▸ **To be done**
Reproduce word for word everything in the packaging article from "Paper, board and" down to "and highly flexible.".

*** Source ***

Packaging & Converting Intelligence writer Emma-Jane Batey spoke to M&S's head of sustainability on how it is using cardboard to reduce plastic waste

Cardboard packaging

With it being easy to recycle in standard collections, the use of paper and carton packaging is an easy sell (Credit: Pixabay)

There’s no hard sell when it comes to paper and carton. Consumers keen to shop responsibly are already on board, particularly those who are committed to limiting their dependence on plastic. And with paper packaging easily recyclable in standard collections, it’s simpler to keep it in the circular economy. But what are its limits? Packaging and Converting Intelligence writer Emma-Jane Batey asks business giants such as Danone and M&S for their thoughts.

Paper, board and corrugated board are widely used across sectors, from low-cost to luxury, from FMCG to fragrance. Offering excellent protection in transportation, multiple branding opportunities and easy consumer engagement, this responsible substrate family is relatively cheap and highly flexible.

M&S head of sustainability on how it’s using cardboard to reduce plastic waste

For major British retailer Marks & Spencer, its appreciation of paper and board is a key element in its widely praised Plan A initiative that commits to reducing reliance on plastic across its global operations.

Plan A supports M&S’s target of becoming a zero-waste business by 2025, with considerable achievements already such as phasing out 75 million pieces of plastic cutlery, offering a 25p incentive to customers using reusable cups at its cafes, and eliminating more than 1,700 tonnes of harder-to-recycle black plastic packaging.

*** Data shown ***

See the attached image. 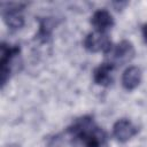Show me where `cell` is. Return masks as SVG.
Listing matches in <instances>:
<instances>
[{
	"label": "cell",
	"instance_id": "6da1fadb",
	"mask_svg": "<svg viewBox=\"0 0 147 147\" xmlns=\"http://www.w3.org/2000/svg\"><path fill=\"white\" fill-rule=\"evenodd\" d=\"M68 132L80 139L85 147H102L106 142V133L94 123L91 116H84L76 119Z\"/></svg>",
	"mask_w": 147,
	"mask_h": 147
},
{
	"label": "cell",
	"instance_id": "7a4b0ae2",
	"mask_svg": "<svg viewBox=\"0 0 147 147\" xmlns=\"http://www.w3.org/2000/svg\"><path fill=\"white\" fill-rule=\"evenodd\" d=\"M20 46L8 45L6 42L1 44V60H0V82L1 87H3L7 80L10 78V74L13 71V62L14 59L20 54Z\"/></svg>",
	"mask_w": 147,
	"mask_h": 147
},
{
	"label": "cell",
	"instance_id": "3957f363",
	"mask_svg": "<svg viewBox=\"0 0 147 147\" xmlns=\"http://www.w3.org/2000/svg\"><path fill=\"white\" fill-rule=\"evenodd\" d=\"M84 47L92 53H108L111 51V40L106 32L94 31L88 33L84 39Z\"/></svg>",
	"mask_w": 147,
	"mask_h": 147
},
{
	"label": "cell",
	"instance_id": "277c9868",
	"mask_svg": "<svg viewBox=\"0 0 147 147\" xmlns=\"http://www.w3.org/2000/svg\"><path fill=\"white\" fill-rule=\"evenodd\" d=\"M8 8L2 7V17L5 23L14 30L21 29L24 25V18L22 15V8L24 3H6Z\"/></svg>",
	"mask_w": 147,
	"mask_h": 147
},
{
	"label": "cell",
	"instance_id": "5b68a950",
	"mask_svg": "<svg viewBox=\"0 0 147 147\" xmlns=\"http://www.w3.org/2000/svg\"><path fill=\"white\" fill-rule=\"evenodd\" d=\"M134 55L136 51L132 42L129 40H122L114 48L110 63H113L114 65H123L130 62L134 57Z\"/></svg>",
	"mask_w": 147,
	"mask_h": 147
},
{
	"label": "cell",
	"instance_id": "8992f818",
	"mask_svg": "<svg viewBox=\"0 0 147 147\" xmlns=\"http://www.w3.org/2000/svg\"><path fill=\"white\" fill-rule=\"evenodd\" d=\"M138 133V127L129 119H118L113 126V136L119 142H126Z\"/></svg>",
	"mask_w": 147,
	"mask_h": 147
},
{
	"label": "cell",
	"instance_id": "52a82bcc",
	"mask_svg": "<svg viewBox=\"0 0 147 147\" xmlns=\"http://www.w3.org/2000/svg\"><path fill=\"white\" fill-rule=\"evenodd\" d=\"M91 24L94 26L95 31L106 32L114 25V18L107 9L95 10L91 17Z\"/></svg>",
	"mask_w": 147,
	"mask_h": 147
},
{
	"label": "cell",
	"instance_id": "ba28073f",
	"mask_svg": "<svg viewBox=\"0 0 147 147\" xmlns=\"http://www.w3.org/2000/svg\"><path fill=\"white\" fill-rule=\"evenodd\" d=\"M115 65L110 62L101 63L93 71V80L95 84L101 86H109L113 83V71Z\"/></svg>",
	"mask_w": 147,
	"mask_h": 147
},
{
	"label": "cell",
	"instance_id": "9c48e42d",
	"mask_svg": "<svg viewBox=\"0 0 147 147\" xmlns=\"http://www.w3.org/2000/svg\"><path fill=\"white\" fill-rule=\"evenodd\" d=\"M141 77H142V74L140 68L136 65H131L126 68L122 75V85L125 90L132 91L136 87H138V85L141 82Z\"/></svg>",
	"mask_w": 147,
	"mask_h": 147
},
{
	"label": "cell",
	"instance_id": "30bf717a",
	"mask_svg": "<svg viewBox=\"0 0 147 147\" xmlns=\"http://www.w3.org/2000/svg\"><path fill=\"white\" fill-rule=\"evenodd\" d=\"M53 22L51 18H44L40 21V28H39V31H38V39H40L41 41H46L52 31H53Z\"/></svg>",
	"mask_w": 147,
	"mask_h": 147
},
{
	"label": "cell",
	"instance_id": "8fae6325",
	"mask_svg": "<svg viewBox=\"0 0 147 147\" xmlns=\"http://www.w3.org/2000/svg\"><path fill=\"white\" fill-rule=\"evenodd\" d=\"M142 37H144L145 42L147 44V23L142 25Z\"/></svg>",
	"mask_w": 147,
	"mask_h": 147
}]
</instances>
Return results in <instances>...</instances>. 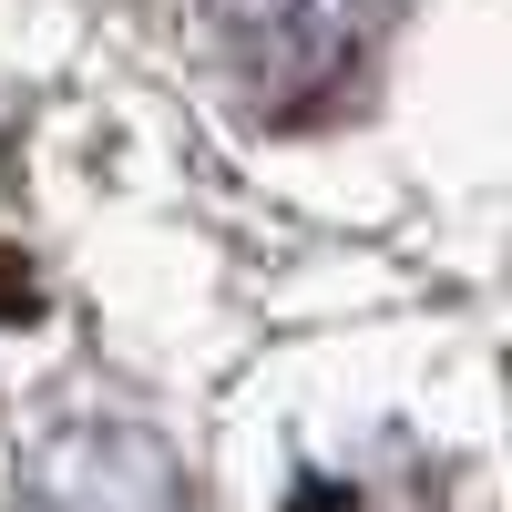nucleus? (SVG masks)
<instances>
[{"mask_svg":"<svg viewBox=\"0 0 512 512\" xmlns=\"http://www.w3.org/2000/svg\"><path fill=\"white\" fill-rule=\"evenodd\" d=\"M113 451H123V441H82L72 461H52V482H41V512H185L164 472L144 482V502H123V492H113Z\"/></svg>","mask_w":512,"mask_h":512,"instance_id":"f03ea898","label":"nucleus"},{"mask_svg":"<svg viewBox=\"0 0 512 512\" xmlns=\"http://www.w3.org/2000/svg\"><path fill=\"white\" fill-rule=\"evenodd\" d=\"M297 512H349V502H338V492H308V502H297Z\"/></svg>","mask_w":512,"mask_h":512,"instance_id":"7ed1b4c3","label":"nucleus"},{"mask_svg":"<svg viewBox=\"0 0 512 512\" xmlns=\"http://www.w3.org/2000/svg\"><path fill=\"white\" fill-rule=\"evenodd\" d=\"M369 11L379 0H195L205 52H216L246 103L267 113H318L369 52Z\"/></svg>","mask_w":512,"mask_h":512,"instance_id":"f257e3e1","label":"nucleus"}]
</instances>
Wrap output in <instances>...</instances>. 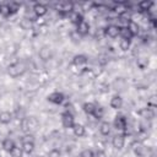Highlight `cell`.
Listing matches in <instances>:
<instances>
[{"label": "cell", "instance_id": "cell-1", "mask_svg": "<svg viewBox=\"0 0 157 157\" xmlns=\"http://www.w3.org/2000/svg\"><path fill=\"white\" fill-rule=\"evenodd\" d=\"M26 70H27V66L23 61H16L7 67V74L11 77H18V76L23 75L26 72Z\"/></svg>", "mask_w": 157, "mask_h": 157}, {"label": "cell", "instance_id": "cell-2", "mask_svg": "<svg viewBox=\"0 0 157 157\" xmlns=\"http://www.w3.org/2000/svg\"><path fill=\"white\" fill-rule=\"evenodd\" d=\"M21 130L25 132L28 131H33L38 128V120L36 117H25L23 119H21Z\"/></svg>", "mask_w": 157, "mask_h": 157}, {"label": "cell", "instance_id": "cell-3", "mask_svg": "<svg viewBox=\"0 0 157 157\" xmlns=\"http://www.w3.org/2000/svg\"><path fill=\"white\" fill-rule=\"evenodd\" d=\"M113 125H114V128H115L118 131L125 132V131L128 130V120H126V118H125L123 114H118V115L114 118Z\"/></svg>", "mask_w": 157, "mask_h": 157}, {"label": "cell", "instance_id": "cell-4", "mask_svg": "<svg viewBox=\"0 0 157 157\" xmlns=\"http://www.w3.org/2000/svg\"><path fill=\"white\" fill-rule=\"evenodd\" d=\"M61 124H63L64 128H71V129H72V126L75 125L74 114H72L71 112H69V110L64 112V113L61 114Z\"/></svg>", "mask_w": 157, "mask_h": 157}, {"label": "cell", "instance_id": "cell-5", "mask_svg": "<svg viewBox=\"0 0 157 157\" xmlns=\"http://www.w3.org/2000/svg\"><path fill=\"white\" fill-rule=\"evenodd\" d=\"M112 145L117 150H121L125 145V135L124 134H117L112 139Z\"/></svg>", "mask_w": 157, "mask_h": 157}, {"label": "cell", "instance_id": "cell-6", "mask_svg": "<svg viewBox=\"0 0 157 157\" xmlns=\"http://www.w3.org/2000/svg\"><path fill=\"white\" fill-rule=\"evenodd\" d=\"M119 32H120V26H117V25H108L104 28V33L109 38H117L119 36Z\"/></svg>", "mask_w": 157, "mask_h": 157}, {"label": "cell", "instance_id": "cell-7", "mask_svg": "<svg viewBox=\"0 0 157 157\" xmlns=\"http://www.w3.org/2000/svg\"><path fill=\"white\" fill-rule=\"evenodd\" d=\"M64 99H65L64 94L61 92H59V91H54L48 96V101L50 103H53V104H61L64 102Z\"/></svg>", "mask_w": 157, "mask_h": 157}, {"label": "cell", "instance_id": "cell-8", "mask_svg": "<svg viewBox=\"0 0 157 157\" xmlns=\"http://www.w3.org/2000/svg\"><path fill=\"white\" fill-rule=\"evenodd\" d=\"M32 11H33V13L36 15V17H42V16H44V15L48 12V9H47L45 5H43V4H40V2H37V4L33 5Z\"/></svg>", "mask_w": 157, "mask_h": 157}, {"label": "cell", "instance_id": "cell-9", "mask_svg": "<svg viewBox=\"0 0 157 157\" xmlns=\"http://www.w3.org/2000/svg\"><path fill=\"white\" fill-rule=\"evenodd\" d=\"M38 55H39L40 60H43V61H48L49 59H52V56H53V53H52V49H50L49 47L44 45V47H42V48L39 49V52H38Z\"/></svg>", "mask_w": 157, "mask_h": 157}, {"label": "cell", "instance_id": "cell-10", "mask_svg": "<svg viewBox=\"0 0 157 157\" xmlns=\"http://www.w3.org/2000/svg\"><path fill=\"white\" fill-rule=\"evenodd\" d=\"M87 61H88V58L85 54H77L72 59V64L77 67H83L87 64Z\"/></svg>", "mask_w": 157, "mask_h": 157}, {"label": "cell", "instance_id": "cell-11", "mask_svg": "<svg viewBox=\"0 0 157 157\" xmlns=\"http://www.w3.org/2000/svg\"><path fill=\"white\" fill-rule=\"evenodd\" d=\"M76 32H77L80 36H86V34H88V32H90V25L83 20L82 22H80L78 25H76Z\"/></svg>", "mask_w": 157, "mask_h": 157}, {"label": "cell", "instance_id": "cell-12", "mask_svg": "<svg viewBox=\"0 0 157 157\" xmlns=\"http://www.w3.org/2000/svg\"><path fill=\"white\" fill-rule=\"evenodd\" d=\"M74 11V4L72 2H64L59 6V12L61 15H66L69 16L71 12Z\"/></svg>", "mask_w": 157, "mask_h": 157}, {"label": "cell", "instance_id": "cell-13", "mask_svg": "<svg viewBox=\"0 0 157 157\" xmlns=\"http://www.w3.org/2000/svg\"><path fill=\"white\" fill-rule=\"evenodd\" d=\"M125 27L128 28V31L131 33V36H132V37L137 36V34H139V32H140V26H139V25H137V22H135V21H131V20H130Z\"/></svg>", "mask_w": 157, "mask_h": 157}, {"label": "cell", "instance_id": "cell-14", "mask_svg": "<svg viewBox=\"0 0 157 157\" xmlns=\"http://www.w3.org/2000/svg\"><path fill=\"white\" fill-rule=\"evenodd\" d=\"M109 104H110V107H112L113 109H120V108L123 107V98H121L119 94H115V96L112 97Z\"/></svg>", "mask_w": 157, "mask_h": 157}, {"label": "cell", "instance_id": "cell-15", "mask_svg": "<svg viewBox=\"0 0 157 157\" xmlns=\"http://www.w3.org/2000/svg\"><path fill=\"white\" fill-rule=\"evenodd\" d=\"M134 153L137 157H145L146 153H147V148L144 144H136L135 147H134Z\"/></svg>", "mask_w": 157, "mask_h": 157}, {"label": "cell", "instance_id": "cell-16", "mask_svg": "<svg viewBox=\"0 0 157 157\" xmlns=\"http://www.w3.org/2000/svg\"><path fill=\"white\" fill-rule=\"evenodd\" d=\"M140 115H141L144 119H146V120H151V119L155 117V112H153L152 108L146 107V108H142V109L140 110Z\"/></svg>", "mask_w": 157, "mask_h": 157}, {"label": "cell", "instance_id": "cell-17", "mask_svg": "<svg viewBox=\"0 0 157 157\" xmlns=\"http://www.w3.org/2000/svg\"><path fill=\"white\" fill-rule=\"evenodd\" d=\"M23 153H32L34 150V141H22V146H21Z\"/></svg>", "mask_w": 157, "mask_h": 157}, {"label": "cell", "instance_id": "cell-18", "mask_svg": "<svg viewBox=\"0 0 157 157\" xmlns=\"http://www.w3.org/2000/svg\"><path fill=\"white\" fill-rule=\"evenodd\" d=\"M72 131H74V135H75V136L82 137V136H85V134H86V128H85L83 125H81V124H75V125L72 126Z\"/></svg>", "mask_w": 157, "mask_h": 157}, {"label": "cell", "instance_id": "cell-19", "mask_svg": "<svg viewBox=\"0 0 157 157\" xmlns=\"http://www.w3.org/2000/svg\"><path fill=\"white\" fill-rule=\"evenodd\" d=\"M1 146H2V148L6 151V152H11V150L16 146L15 145V142H13V140L12 139H10V137H6V139H4L2 140V144H1Z\"/></svg>", "mask_w": 157, "mask_h": 157}, {"label": "cell", "instance_id": "cell-20", "mask_svg": "<svg viewBox=\"0 0 157 157\" xmlns=\"http://www.w3.org/2000/svg\"><path fill=\"white\" fill-rule=\"evenodd\" d=\"M12 113H10V112H1L0 113V123L1 124H4V125H6V124H10L11 123V120H12Z\"/></svg>", "mask_w": 157, "mask_h": 157}, {"label": "cell", "instance_id": "cell-21", "mask_svg": "<svg viewBox=\"0 0 157 157\" xmlns=\"http://www.w3.org/2000/svg\"><path fill=\"white\" fill-rule=\"evenodd\" d=\"M152 5H153V2H152V1H150V0H144V1H140V2L137 4V7L140 9V11L147 12V11H150V10H151Z\"/></svg>", "mask_w": 157, "mask_h": 157}, {"label": "cell", "instance_id": "cell-22", "mask_svg": "<svg viewBox=\"0 0 157 157\" xmlns=\"http://www.w3.org/2000/svg\"><path fill=\"white\" fill-rule=\"evenodd\" d=\"M99 132L103 135V136H107V135H109L110 134V124L108 123V121H102L101 124H99Z\"/></svg>", "mask_w": 157, "mask_h": 157}, {"label": "cell", "instance_id": "cell-23", "mask_svg": "<svg viewBox=\"0 0 157 157\" xmlns=\"http://www.w3.org/2000/svg\"><path fill=\"white\" fill-rule=\"evenodd\" d=\"M69 17H70L71 22L75 23V25H78L80 22L83 21V16H82L80 12H76V11H72V12L69 15Z\"/></svg>", "mask_w": 157, "mask_h": 157}, {"label": "cell", "instance_id": "cell-24", "mask_svg": "<svg viewBox=\"0 0 157 157\" xmlns=\"http://www.w3.org/2000/svg\"><path fill=\"white\" fill-rule=\"evenodd\" d=\"M82 108H83V112H85L86 114H88V115H93L94 109H96V104L92 103V102H86V103H83Z\"/></svg>", "mask_w": 157, "mask_h": 157}, {"label": "cell", "instance_id": "cell-25", "mask_svg": "<svg viewBox=\"0 0 157 157\" xmlns=\"http://www.w3.org/2000/svg\"><path fill=\"white\" fill-rule=\"evenodd\" d=\"M125 86H126V82H125V80L124 78H121V77H119V78H117L114 82H113V87L118 91H123V90H125Z\"/></svg>", "mask_w": 157, "mask_h": 157}, {"label": "cell", "instance_id": "cell-26", "mask_svg": "<svg viewBox=\"0 0 157 157\" xmlns=\"http://www.w3.org/2000/svg\"><path fill=\"white\" fill-rule=\"evenodd\" d=\"M20 27L22 29H31L32 28V21L28 20L27 17H23L21 21H20Z\"/></svg>", "mask_w": 157, "mask_h": 157}, {"label": "cell", "instance_id": "cell-27", "mask_svg": "<svg viewBox=\"0 0 157 157\" xmlns=\"http://www.w3.org/2000/svg\"><path fill=\"white\" fill-rule=\"evenodd\" d=\"M119 36H120L123 39H128V40H131V38H132L131 33L128 31V28H126V27H120V32H119Z\"/></svg>", "mask_w": 157, "mask_h": 157}, {"label": "cell", "instance_id": "cell-28", "mask_svg": "<svg viewBox=\"0 0 157 157\" xmlns=\"http://www.w3.org/2000/svg\"><path fill=\"white\" fill-rule=\"evenodd\" d=\"M103 114H104V108L101 107V105H96L93 117H94L96 119H101V118H103Z\"/></svg>", "mask_w": 157, "mask_h": 157}, {"label": "cell", "instance_id": "cell-29", "mask_svg": "<svg viewBox=\"0 0 157 157\" xmlns=\"http://www.w3.org/2000/svg\"><path fill=\"white\" fill-rule=\"evenodd\" d=\"M10 155H11V157H22V156H23V151H22L21 147L15 146V147L11 150Z\"/></svg>", "mask_w": 157, "mask_h": 157}, {"label": "cell", "instance_id": "cell-30", "mask_svg": "<svg viewBox=\"0 0 157 157\" xmlns=\"http://www.w3.org/2000/svg\"><path fill=\"white\" fill-rule=\"evenodd\" d=\"M130 43H131V40H128V39H120V42H119V47H120V49L121 50H128L129 48H130Z\"/></svg>", "mask_w": 157, "mask_h": 157}, {"label": "cell", "instance_id": "cell-31", "mask_svg": "<svg viewBox=\"0 0 157 157\" xmlns=\"http://www.w3.org/2000/svg\"><path fill=\"white\" fill-rule=\"evenodd\" d=\"M140 128H141L142 131H147V130H150V128H151V120L142 119V121L140 123Z\"/></svg>", "mask_w": 157, "mask_h": 157}, {"label": "cell", "instance_id": "cell-32", "mask_svg": "<svg viewBox=\"0 0 157 157\" xmlns=\"http://www.w3.org/2000/svg\"><path fill=\"white\" fill-rule=\"evenodd\" d=\"M0 11H1V15H4V16H10V15H12L9 4H6V5H1V6H0Z\"/></svg>", "mask_w": 157, "mask_h": 157}, {"label": "cell", "instance_id": "cell-33", "mask_svg": "<svg viewBox=\"0 0 157 157\" xmlns=\"http://www.w3.org/2000/svg\"><path fill=\"white\" fill-rule=\"evenodd\" d=\"M80 157H94V152L90 148H85V150L81 151Z\"/></svg>", "mask_w": 157, "mask_h": 157}, {"label": "cell", "instance_id": "cell-34", "mask_svg": "<svg viewBox=\"0 0 157 157\" xmlns=\"http://www.w3.org/2000/svg\"><path fill=\"white\" fill-rule=\"evenodd\" d=\"M156 105H157V98H156V96L153 94V96H151V97H150V99L147 101V107L153 109Z\"/></svg>", "mask_w": 157, "mask_h": 157}, {"label": "cell", "instance_id": "cell-35", "mask_svg": "<svg viewBox=\"0 0 157 157\" xmlns=\"http://www.w3.org/2000/svg\"><path fill=\"white\" fill-rule=\"evenodd\" d=\"M48 157H61V152H60V150H58V148H53V150L49 151Z\"/></svg>", "mask_w": 157, "mask_h": 157}, {"label": "cell", "instance_id": "cell-36", "mask_svg": "<svg viewBox=\"0 0 157 157\" xmlns=\"http://www.w3.org/2000/svg\"><path fill=\"white\" fill-rule=\"evenodd\" d=\"M94 157H107V155H105V152L104 151H97L96 153H94Z\"/></svg>", "mask_w": 157, "mask_h": 157}, {"label": "cell", "instance_id": "cell-37", "mask_svg": "<svg viewBox=\"0 0 157 157\" xmlns=\"http://www.w3.org/2000/svg\"><path fill=\"white\" fill-rule=\"evenodd\" d=\"M101 87H102V88H101L102 92H108V91H109V85H107V83H102Z\"/></svg>", "mask_w": 157, "mask_h": 157}, {"label": "cell", "instance_id": "cell-38", "mask_svg": "<svg viewBox=\"0 0 157 157\" xmlns=\"http://www.w3.org/2000/svg\"><path fill=\"white\" fill-rule=\"evenodd\" d=\"M0 13H1V11H0Z\"/></svg>", "mask_w": 157, "mask_h": 157}, {"label": "cell", "instance_id": "cell-39", "mask_svg": "<svg viewBox=\"0 0 157 157\" xmlns=\"http://www.w3.org/2000/svg\"><path fill=\"white\" fill-rule=\"evenodd\" d=\"M0 157H1V156H0Z\"/></svg>", "mask_w": 157, "mask_h": 157}]
</instances>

***

▸ **Written solution**
Paper, board and corrugated board are widely used across sectors, from low-cost to luxury, from FMCG to fragrance. Offering excellent protection in transportation, multiple branding opportunities and easy consumer engagement, this responsible substrate family is relatively cheap and highly flexible.